How to prepare carve-out financial statements has been saved
How to prepare carve-out financial statements
On the Radar: Carve-out transactions
Carve-out transactions occur when larger parent entities pursue a sale, spin-off, IPO, or SPAC transaction involving a portion of their business. This edition of On the Radar covers considerations when preparing financial statements for nonpublic carve-out entities as there is no single set of comprehensive guidance on preparing carve-out financial statements.
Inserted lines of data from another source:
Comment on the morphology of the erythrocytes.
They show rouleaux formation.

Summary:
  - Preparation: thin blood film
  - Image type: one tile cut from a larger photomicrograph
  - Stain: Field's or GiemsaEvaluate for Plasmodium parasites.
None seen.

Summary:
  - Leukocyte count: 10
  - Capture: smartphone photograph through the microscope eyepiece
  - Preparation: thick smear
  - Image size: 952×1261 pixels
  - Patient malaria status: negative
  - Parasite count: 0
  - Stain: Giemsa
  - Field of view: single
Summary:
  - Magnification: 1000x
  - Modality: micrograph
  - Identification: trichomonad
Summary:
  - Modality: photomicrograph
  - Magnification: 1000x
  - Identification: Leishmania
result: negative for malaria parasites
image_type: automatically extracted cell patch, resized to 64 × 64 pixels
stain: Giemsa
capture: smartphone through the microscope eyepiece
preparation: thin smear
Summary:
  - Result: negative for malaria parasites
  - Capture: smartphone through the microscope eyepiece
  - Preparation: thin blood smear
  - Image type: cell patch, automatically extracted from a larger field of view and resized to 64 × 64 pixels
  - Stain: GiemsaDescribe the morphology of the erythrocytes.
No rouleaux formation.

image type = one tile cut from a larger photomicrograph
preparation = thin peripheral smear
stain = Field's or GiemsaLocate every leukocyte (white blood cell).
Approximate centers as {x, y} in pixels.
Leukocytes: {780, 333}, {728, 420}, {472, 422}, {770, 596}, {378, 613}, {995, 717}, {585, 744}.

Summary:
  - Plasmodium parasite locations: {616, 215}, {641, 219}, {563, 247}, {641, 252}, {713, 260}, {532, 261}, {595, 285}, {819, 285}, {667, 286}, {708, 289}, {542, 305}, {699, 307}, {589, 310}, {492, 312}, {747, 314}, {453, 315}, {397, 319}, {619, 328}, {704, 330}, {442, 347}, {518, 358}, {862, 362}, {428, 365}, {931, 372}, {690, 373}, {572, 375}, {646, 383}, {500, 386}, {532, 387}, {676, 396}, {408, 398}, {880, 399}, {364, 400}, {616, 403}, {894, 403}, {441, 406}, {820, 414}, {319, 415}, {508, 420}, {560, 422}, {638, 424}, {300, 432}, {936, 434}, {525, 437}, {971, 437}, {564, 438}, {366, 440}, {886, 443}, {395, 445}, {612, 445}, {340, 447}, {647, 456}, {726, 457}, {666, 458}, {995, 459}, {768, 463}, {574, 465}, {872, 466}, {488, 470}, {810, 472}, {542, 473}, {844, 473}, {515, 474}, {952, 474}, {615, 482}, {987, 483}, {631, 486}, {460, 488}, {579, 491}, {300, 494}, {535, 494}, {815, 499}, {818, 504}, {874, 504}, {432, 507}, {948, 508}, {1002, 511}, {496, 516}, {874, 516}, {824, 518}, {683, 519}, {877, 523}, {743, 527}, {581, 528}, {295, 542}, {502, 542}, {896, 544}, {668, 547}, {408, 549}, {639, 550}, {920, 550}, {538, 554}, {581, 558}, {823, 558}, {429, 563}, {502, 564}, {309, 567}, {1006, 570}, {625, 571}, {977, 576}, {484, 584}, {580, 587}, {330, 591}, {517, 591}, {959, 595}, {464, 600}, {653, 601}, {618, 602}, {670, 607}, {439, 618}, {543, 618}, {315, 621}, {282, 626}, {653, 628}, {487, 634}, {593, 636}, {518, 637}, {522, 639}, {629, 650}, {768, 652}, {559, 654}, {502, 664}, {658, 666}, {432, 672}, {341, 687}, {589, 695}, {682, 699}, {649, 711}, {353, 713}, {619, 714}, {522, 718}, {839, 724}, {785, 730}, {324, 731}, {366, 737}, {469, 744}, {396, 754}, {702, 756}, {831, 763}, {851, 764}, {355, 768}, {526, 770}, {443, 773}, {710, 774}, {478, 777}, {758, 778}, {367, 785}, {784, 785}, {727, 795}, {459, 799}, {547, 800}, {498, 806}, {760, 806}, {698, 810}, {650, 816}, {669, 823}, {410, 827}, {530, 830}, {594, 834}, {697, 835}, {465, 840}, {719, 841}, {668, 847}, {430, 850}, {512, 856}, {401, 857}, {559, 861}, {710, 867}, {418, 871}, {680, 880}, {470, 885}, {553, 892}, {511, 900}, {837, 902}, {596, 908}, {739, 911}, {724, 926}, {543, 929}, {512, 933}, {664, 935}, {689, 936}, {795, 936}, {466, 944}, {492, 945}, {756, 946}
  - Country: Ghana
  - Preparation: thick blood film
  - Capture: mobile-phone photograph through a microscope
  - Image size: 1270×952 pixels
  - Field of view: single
Management often may need to use judgment and carefully plan ahead when preparing carve-out financial statements since such a process can be challenging. Considerations management should take into account when preparing carve-out financial statements include the following:
- Assembling the right team
- Materiality and evaluating misstatements
- Internal controls
- Supporting documentation
- Working with auditors
Form and content of the carve-out financial statements
The form and content of the carve-out financial statements depend on the needs or requirements of the users of the financial statements and any regulatory requirements applicable to the transaction for which the carve-out financial statements are being prepared. Accordingly, carve-out financial statements might be in the form of (1) public-entity financial statements subject to SEC requirements, (2) nonpublic-entity financial statements to which certain US GAAP presentation and disclosure requirements do not apply and for which reporting alternatives developed by the Private Company Council and subsequently endorsed by FASB may be elected, and (3) special-purpose financial information that a user may ask for in a specific form or for it to be prepared in accordance with another comprehensive basis of accounting.